** BEGIN **

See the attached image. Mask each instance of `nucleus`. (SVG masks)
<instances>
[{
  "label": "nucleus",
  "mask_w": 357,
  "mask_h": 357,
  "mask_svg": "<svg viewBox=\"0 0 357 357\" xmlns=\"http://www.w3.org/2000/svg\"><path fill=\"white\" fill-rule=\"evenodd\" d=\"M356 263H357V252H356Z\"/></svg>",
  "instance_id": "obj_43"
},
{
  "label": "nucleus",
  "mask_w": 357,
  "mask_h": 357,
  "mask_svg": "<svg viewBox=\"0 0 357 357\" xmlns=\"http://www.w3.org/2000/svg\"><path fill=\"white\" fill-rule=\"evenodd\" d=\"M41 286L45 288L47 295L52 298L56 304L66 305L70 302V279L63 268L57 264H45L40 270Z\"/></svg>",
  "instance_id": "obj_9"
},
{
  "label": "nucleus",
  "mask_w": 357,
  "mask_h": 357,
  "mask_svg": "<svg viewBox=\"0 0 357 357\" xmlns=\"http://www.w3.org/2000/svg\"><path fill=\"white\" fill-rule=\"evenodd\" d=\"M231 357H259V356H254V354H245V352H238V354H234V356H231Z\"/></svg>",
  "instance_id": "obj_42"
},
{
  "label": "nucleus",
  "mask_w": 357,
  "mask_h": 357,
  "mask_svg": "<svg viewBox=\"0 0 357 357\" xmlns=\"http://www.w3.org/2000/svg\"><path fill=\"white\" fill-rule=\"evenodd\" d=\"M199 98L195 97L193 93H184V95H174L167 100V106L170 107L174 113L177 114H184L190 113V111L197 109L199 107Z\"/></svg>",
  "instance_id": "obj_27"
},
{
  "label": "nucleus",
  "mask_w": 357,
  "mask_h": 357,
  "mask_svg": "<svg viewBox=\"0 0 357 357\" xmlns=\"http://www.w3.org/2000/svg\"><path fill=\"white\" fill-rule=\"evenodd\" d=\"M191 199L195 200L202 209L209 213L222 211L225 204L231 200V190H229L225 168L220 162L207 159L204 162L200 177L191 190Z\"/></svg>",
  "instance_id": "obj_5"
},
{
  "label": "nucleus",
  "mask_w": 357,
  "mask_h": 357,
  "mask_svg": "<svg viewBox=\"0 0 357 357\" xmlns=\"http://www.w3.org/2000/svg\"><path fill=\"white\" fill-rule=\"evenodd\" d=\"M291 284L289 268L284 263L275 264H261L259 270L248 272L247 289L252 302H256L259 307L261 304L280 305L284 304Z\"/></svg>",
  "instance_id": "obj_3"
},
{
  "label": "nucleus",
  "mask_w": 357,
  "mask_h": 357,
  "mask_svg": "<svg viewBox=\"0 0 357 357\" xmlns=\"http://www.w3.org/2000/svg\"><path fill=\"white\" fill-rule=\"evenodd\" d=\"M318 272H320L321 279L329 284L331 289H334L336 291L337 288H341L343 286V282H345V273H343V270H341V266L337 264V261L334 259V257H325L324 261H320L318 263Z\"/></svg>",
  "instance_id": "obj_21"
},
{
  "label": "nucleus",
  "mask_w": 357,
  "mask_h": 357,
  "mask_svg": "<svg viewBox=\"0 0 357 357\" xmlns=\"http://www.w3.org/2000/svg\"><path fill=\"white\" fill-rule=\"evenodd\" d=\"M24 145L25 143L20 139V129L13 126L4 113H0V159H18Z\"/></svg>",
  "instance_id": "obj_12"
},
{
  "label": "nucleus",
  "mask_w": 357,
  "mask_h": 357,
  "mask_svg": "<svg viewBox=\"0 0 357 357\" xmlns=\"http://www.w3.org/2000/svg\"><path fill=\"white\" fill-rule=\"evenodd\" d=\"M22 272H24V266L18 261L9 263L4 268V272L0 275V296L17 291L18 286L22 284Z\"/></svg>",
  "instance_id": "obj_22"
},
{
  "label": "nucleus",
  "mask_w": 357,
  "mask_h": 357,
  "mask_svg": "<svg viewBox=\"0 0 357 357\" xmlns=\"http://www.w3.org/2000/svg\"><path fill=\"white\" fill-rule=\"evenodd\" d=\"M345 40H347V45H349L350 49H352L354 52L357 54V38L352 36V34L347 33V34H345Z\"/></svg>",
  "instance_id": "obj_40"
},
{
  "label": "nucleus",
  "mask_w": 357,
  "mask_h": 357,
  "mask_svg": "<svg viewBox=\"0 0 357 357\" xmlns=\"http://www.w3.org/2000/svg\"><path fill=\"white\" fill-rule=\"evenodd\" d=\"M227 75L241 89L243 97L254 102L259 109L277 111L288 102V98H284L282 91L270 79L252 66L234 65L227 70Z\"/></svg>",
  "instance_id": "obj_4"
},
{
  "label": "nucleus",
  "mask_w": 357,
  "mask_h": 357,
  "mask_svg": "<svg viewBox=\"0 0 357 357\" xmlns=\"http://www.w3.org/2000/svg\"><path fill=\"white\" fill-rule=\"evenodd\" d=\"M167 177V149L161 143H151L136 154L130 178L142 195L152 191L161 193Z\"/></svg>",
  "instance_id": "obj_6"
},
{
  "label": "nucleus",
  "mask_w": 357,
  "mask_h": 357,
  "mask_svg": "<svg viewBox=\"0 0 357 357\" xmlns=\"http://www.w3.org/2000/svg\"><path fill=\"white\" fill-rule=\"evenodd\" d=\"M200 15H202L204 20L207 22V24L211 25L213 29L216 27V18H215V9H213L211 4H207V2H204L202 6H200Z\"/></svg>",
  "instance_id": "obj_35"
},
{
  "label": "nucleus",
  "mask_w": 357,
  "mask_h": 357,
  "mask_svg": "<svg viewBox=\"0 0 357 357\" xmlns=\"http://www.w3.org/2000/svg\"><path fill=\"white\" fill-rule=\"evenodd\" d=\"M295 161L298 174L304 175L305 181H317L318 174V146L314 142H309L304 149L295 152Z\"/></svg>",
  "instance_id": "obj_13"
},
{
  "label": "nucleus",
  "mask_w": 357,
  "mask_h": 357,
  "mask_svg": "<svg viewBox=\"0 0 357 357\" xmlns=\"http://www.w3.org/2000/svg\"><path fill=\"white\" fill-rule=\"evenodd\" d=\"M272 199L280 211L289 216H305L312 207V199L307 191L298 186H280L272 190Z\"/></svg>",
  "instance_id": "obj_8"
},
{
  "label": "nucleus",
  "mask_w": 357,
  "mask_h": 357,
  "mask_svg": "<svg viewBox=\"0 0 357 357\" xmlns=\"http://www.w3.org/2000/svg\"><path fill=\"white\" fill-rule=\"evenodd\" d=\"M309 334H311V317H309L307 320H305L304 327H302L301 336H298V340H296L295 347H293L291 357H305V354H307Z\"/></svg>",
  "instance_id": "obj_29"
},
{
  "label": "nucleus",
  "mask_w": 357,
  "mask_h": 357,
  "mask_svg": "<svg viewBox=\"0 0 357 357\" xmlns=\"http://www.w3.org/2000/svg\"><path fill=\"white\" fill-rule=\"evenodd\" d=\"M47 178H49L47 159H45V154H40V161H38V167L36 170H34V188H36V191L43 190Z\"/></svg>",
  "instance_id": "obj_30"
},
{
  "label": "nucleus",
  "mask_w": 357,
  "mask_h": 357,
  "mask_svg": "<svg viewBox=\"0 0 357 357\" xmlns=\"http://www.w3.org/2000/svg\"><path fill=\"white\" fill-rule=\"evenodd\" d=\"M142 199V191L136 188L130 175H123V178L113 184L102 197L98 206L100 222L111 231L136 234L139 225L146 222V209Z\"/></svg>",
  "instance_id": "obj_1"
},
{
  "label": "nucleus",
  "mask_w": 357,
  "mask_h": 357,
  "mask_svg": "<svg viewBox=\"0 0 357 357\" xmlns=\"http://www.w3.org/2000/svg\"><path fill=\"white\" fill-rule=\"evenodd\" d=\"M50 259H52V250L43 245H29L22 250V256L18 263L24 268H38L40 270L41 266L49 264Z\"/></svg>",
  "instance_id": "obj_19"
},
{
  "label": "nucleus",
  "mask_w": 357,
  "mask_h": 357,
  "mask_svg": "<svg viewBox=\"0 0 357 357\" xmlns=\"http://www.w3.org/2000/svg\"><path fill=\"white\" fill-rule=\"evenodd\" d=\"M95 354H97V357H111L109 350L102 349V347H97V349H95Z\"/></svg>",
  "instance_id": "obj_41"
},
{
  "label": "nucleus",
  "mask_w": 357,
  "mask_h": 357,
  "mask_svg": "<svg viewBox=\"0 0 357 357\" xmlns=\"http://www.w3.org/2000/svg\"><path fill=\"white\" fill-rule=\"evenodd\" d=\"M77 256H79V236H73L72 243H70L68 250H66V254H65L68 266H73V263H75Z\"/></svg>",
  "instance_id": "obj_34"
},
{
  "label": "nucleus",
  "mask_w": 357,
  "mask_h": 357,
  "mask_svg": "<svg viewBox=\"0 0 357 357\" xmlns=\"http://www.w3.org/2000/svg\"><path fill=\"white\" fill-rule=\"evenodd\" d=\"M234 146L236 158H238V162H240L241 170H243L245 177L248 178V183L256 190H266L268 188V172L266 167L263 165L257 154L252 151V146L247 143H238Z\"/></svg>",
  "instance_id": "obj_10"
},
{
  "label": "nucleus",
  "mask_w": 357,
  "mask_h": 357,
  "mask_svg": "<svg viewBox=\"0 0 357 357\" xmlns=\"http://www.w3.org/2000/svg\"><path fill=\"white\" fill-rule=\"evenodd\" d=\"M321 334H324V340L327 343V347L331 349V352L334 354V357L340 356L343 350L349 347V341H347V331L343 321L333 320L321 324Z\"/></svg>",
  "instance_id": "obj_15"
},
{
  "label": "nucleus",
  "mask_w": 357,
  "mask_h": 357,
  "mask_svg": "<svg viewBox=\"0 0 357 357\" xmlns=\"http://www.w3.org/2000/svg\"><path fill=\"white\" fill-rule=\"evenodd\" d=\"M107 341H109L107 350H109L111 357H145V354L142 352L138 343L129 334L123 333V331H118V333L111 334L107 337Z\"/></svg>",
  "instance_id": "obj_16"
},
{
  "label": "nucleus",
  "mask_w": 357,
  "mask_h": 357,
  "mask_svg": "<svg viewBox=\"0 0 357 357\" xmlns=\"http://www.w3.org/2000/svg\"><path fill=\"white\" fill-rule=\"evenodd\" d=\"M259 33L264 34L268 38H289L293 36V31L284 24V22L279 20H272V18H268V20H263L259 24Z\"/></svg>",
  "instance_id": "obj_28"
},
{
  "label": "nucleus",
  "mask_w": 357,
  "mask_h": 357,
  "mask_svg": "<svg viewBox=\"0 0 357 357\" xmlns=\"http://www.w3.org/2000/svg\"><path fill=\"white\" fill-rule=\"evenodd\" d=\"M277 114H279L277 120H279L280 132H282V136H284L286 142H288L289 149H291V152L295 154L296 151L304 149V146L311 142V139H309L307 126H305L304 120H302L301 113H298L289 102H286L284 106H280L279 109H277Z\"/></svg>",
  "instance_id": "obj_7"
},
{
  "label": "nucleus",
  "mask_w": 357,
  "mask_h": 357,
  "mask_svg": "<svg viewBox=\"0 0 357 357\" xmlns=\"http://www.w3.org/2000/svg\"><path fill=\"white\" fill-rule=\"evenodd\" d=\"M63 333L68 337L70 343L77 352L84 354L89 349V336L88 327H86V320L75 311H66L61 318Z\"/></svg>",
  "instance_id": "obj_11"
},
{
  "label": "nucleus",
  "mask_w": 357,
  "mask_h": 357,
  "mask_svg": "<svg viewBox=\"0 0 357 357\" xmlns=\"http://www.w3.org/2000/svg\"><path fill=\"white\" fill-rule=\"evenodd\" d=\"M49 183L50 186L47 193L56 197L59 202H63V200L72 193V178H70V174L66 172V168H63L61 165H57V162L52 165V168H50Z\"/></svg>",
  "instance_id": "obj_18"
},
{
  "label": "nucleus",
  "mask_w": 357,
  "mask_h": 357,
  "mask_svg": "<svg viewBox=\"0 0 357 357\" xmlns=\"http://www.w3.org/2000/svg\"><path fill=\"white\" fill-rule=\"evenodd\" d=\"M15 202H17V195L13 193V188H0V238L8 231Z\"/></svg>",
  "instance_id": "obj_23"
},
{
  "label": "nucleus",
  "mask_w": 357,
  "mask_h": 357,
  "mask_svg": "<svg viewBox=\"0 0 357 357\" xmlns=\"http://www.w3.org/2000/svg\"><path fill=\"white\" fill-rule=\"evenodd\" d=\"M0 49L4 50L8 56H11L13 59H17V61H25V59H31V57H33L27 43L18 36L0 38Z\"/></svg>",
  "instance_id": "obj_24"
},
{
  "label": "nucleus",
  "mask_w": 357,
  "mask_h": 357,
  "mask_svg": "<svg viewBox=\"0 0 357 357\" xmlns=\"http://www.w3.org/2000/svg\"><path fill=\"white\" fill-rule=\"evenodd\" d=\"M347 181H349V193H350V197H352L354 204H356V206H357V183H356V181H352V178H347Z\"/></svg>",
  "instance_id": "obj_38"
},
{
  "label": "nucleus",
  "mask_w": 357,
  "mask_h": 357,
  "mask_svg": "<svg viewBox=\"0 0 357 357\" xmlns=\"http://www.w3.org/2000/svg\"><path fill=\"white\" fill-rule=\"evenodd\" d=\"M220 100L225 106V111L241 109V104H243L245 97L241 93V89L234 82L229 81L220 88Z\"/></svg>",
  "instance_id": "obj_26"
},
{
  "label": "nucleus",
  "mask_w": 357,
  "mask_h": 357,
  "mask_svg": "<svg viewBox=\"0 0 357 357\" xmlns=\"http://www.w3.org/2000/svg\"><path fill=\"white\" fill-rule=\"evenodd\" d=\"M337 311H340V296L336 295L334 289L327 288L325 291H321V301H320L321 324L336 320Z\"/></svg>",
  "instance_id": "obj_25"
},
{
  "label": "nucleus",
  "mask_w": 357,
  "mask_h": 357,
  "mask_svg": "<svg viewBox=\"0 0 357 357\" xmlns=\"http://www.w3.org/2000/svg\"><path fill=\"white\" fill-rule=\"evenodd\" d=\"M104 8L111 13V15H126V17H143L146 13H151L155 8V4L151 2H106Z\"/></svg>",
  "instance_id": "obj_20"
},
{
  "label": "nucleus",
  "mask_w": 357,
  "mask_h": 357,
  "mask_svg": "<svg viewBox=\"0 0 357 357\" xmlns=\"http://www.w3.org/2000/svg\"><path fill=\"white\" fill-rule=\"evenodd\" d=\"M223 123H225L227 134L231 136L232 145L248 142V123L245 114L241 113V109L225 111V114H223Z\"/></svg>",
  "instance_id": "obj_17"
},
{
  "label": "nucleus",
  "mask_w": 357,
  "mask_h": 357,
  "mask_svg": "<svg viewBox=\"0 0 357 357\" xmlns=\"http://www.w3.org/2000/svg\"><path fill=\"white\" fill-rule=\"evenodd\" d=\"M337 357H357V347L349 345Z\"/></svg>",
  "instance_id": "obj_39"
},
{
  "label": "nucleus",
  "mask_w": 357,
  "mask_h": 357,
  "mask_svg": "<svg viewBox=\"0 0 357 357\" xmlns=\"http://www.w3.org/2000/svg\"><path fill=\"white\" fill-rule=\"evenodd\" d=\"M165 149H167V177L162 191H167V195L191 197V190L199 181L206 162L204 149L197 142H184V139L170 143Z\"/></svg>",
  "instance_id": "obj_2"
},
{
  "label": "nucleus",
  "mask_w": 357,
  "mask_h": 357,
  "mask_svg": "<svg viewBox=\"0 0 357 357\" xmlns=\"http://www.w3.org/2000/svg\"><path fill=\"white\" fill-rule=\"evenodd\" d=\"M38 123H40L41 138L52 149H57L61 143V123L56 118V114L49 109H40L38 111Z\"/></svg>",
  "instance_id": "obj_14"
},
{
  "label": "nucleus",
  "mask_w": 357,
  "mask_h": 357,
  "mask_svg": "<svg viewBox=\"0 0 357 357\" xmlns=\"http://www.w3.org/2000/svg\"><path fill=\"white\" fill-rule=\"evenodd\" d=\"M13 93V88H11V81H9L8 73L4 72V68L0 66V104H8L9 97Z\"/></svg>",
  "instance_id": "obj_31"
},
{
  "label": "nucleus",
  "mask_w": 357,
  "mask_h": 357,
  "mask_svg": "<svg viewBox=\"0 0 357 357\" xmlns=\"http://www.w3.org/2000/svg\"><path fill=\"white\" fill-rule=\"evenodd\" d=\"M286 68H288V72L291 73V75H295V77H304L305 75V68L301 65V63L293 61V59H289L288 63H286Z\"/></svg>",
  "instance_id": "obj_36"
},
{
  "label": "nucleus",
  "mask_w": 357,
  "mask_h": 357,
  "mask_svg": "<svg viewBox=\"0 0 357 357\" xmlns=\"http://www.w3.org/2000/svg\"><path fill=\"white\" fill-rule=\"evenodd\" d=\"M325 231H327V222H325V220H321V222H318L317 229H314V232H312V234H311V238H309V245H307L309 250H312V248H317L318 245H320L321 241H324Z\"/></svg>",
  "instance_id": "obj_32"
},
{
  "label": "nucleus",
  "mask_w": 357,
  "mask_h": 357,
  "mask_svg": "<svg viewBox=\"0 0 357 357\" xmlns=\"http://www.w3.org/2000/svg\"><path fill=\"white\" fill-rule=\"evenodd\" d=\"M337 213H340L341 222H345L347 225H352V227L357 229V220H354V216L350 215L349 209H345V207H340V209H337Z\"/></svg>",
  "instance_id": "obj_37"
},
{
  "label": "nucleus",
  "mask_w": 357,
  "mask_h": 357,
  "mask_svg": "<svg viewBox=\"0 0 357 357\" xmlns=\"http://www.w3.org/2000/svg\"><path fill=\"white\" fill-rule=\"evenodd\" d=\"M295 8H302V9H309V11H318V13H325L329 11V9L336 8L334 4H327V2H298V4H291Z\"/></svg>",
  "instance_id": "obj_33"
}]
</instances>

** END **

## What you should do
Output the listing above as a numbered list, one line per item. Start at its first line, go through the line containing "286L45 288L47 295L52", and leave out any blank lines.

## Full output
1. See the attached image. Mask each instance of `nucleus`. (SVG masks)
2. <instances>
3. [{
4.   "label": "nucleus",
5.   "mask_w": 357,
6.   "mask_h": 357,
7.   "mask_svg": "<svg viewBox=\"0 0 357 357\" xmlns=\"http://www.w3.org/2000/svg\"><path fill=\"white\" fill-rule=\"evenodd\" d=\"M356 263H357V252H356Z\"/></svg>",
8.   "instance_id": "obj_43"
9. },
10. {
11.   "label": "nucleus",
12.   "mask_w": 357,
13.   "mask_h": 357,
14.   "mask_svg": "<svg viewBox=\"0 0 357 357\" xmlns=\"http://www.w3.org/2000/svg\"><path fill=\"white\" fill-rule=\"evenodd\" d=\"M41 286L45 288L47 295L52 298L56 304L66 305L70 302V279L63 268L57 264H45L40 270Z\"/></svg>",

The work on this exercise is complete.